▶ _SECCIÓN DEL DOCUMENTO_
Nada, absolutamente nada, podía
evitar que ella fuera quien ocupara el primer, el último y todos mis pensamientos
de cada día. Contaba las horas esperando impaciente los momentos en los que,
cada mañana y cada tarde, llegaba su llamada y aunque poco de cuanto me ocurría
estaba siendo precisamente agradable, procuraba retener todo lo positivo, especialmente
las anécdotas, ocurrencias y chascarrillos que me inspirara el acontecer diario
para más tarde, cuando habláramos, compartirlos con ella por el puro placer
hacerla sonreír. Oír su risa, una sensación fuera de lo normal.
Quizá fuera mi temprana afición
por maestros del sarcasmo, autores del tipo de Oscar Wilde, Borges o Bernard Shaw; quizá fuera mi predilección por quienes saben usar con tino una fina ironía; puede que el secreto estuviera en saber anteponer
la sorna al exabrupto, puede que haber aprendido a leer entre líneas durante mi
adolescencia, sobre todo dentro del ámbito militar que me tocó vivir, para
burlar las censuras de aquellas épocas…, no lo sé, quizá por un poco de todo aprendí
a recurrir al humor y al ingenio para superar injusticias, desigualdades, abusos
y los desmanes de esos seres intolerantes, casi siempre de evidente ignorancia,
que todos sufrimos en un momento u otro. Quienes me tratan y a quienes tengo
afecto, saben que todas esas fórmulas forman parte de mi identidad, de esa
ideología que, como dice la canción, buena o mala es la mía. Reírse
con todos y de casi todo, es lo normal en mi.

▶ _DATOS PROPORCIONADOS_
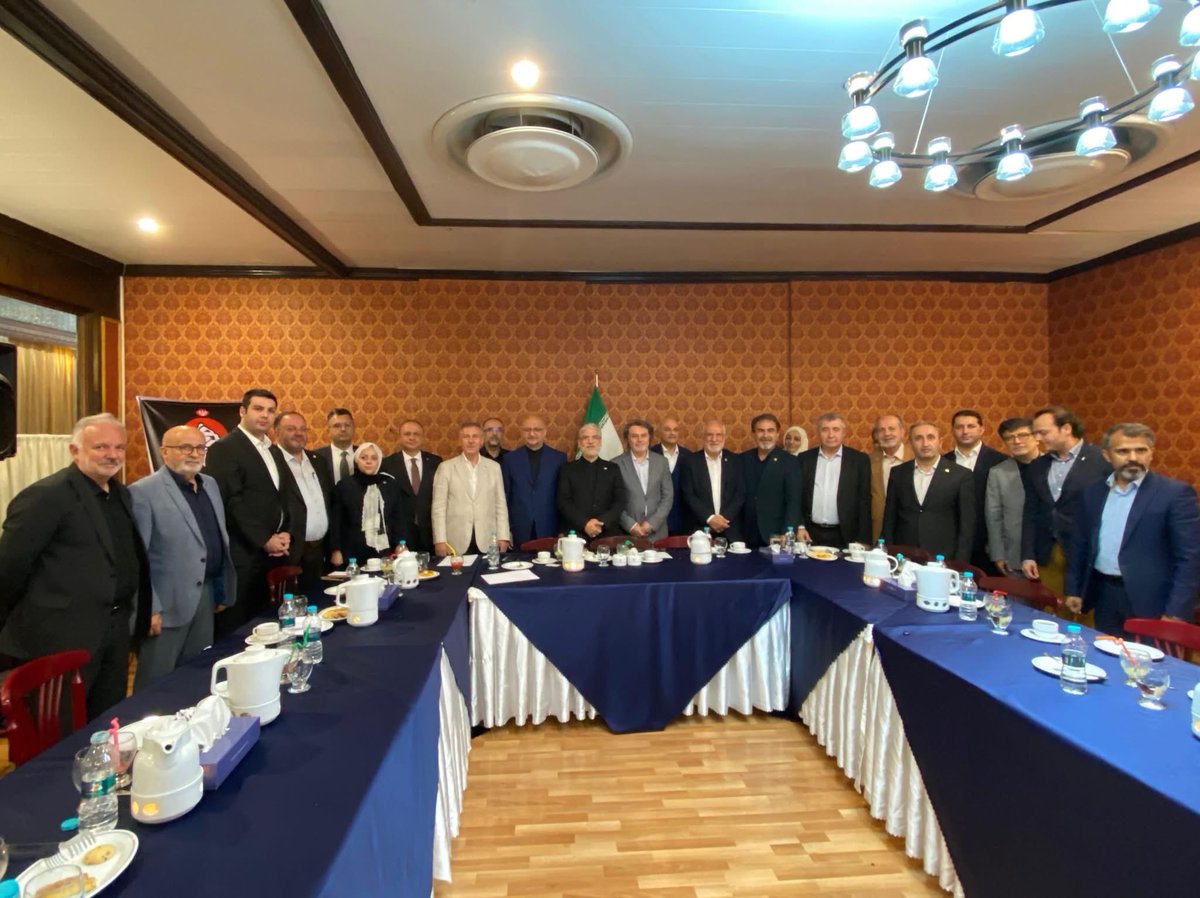 sespartisiorg's tweet photo. 📍 İran • Tahran 🇹🇷🇮🇷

▶ _INSTRUCCIÓN DE TRABAJO 1_
Explica en una a tres oraciones por qué, según la sección del documento, quien narra procuraba retener lo positivo de cada día, en especial las anécdotas y ocurrencias.
▶ _INSTRUCCIÓN DE TRABAJO 2_
Responde a las siguientes preguntas sobre la sección del documento.
(a) ¿En qué momentos del día llegaba la llamada?
(b) ¿Qué autores se citan como maestros del sarcasmo?
(c) ¿En qué ámbito aprendió quien narra a leer entre líneas durante la adolescencia?
▶ _INSTRUCCIÓN DE TRABAJO 3_
Escribe la continuación de la sección del documento sobre el humor y la llamada diaria a partir de su última oración.

▶ _RESPUESTA ESCRITA 1_
Quien narra guardaba las anécdotas, ocurrencias y chascarrillos para compartirlos más tarde con ella, cuando hablaran, por el puro placer de hacerla sonreír. Oír su risa le resultaba una sensación fuera de lo normal.

▶ _RESPUESTA ESCRITA 2_
(a) Cada mañana y cada tarde.
(b) Oscar Wilde, Borges y Bernard Shaw.
(c) Sobre todo en el ámbito militar.

▶ _RESPUESTA ESCRITA 3_
Lo normal, para mi, es también
ser tolerante. Puede que no formen parte de mis gustos y criterios ciertas
cosas, como hacerse tatuajes, valorar a las personas por el modelo de coche que
conducen o por el tipo de móvil que utilizan, o identificar el éxito con
ninguna de esas cosas y menos con el dinero, pero admito que se hace,
aunque sea equivocado. Jamás intentaré convencer de nada a nadie, máxime cuando
atañe a sus criterios subjetivos. Pero está claro que son todos esos
rasgos los que a su vez ponen de manifiesto la verdadera personalidad, la
auténtica forma de ser, incluso la humanidad y sensibilidad de quienes los
sacan a relucir. Todos nos consideramos normales pero ¿comparados con qué?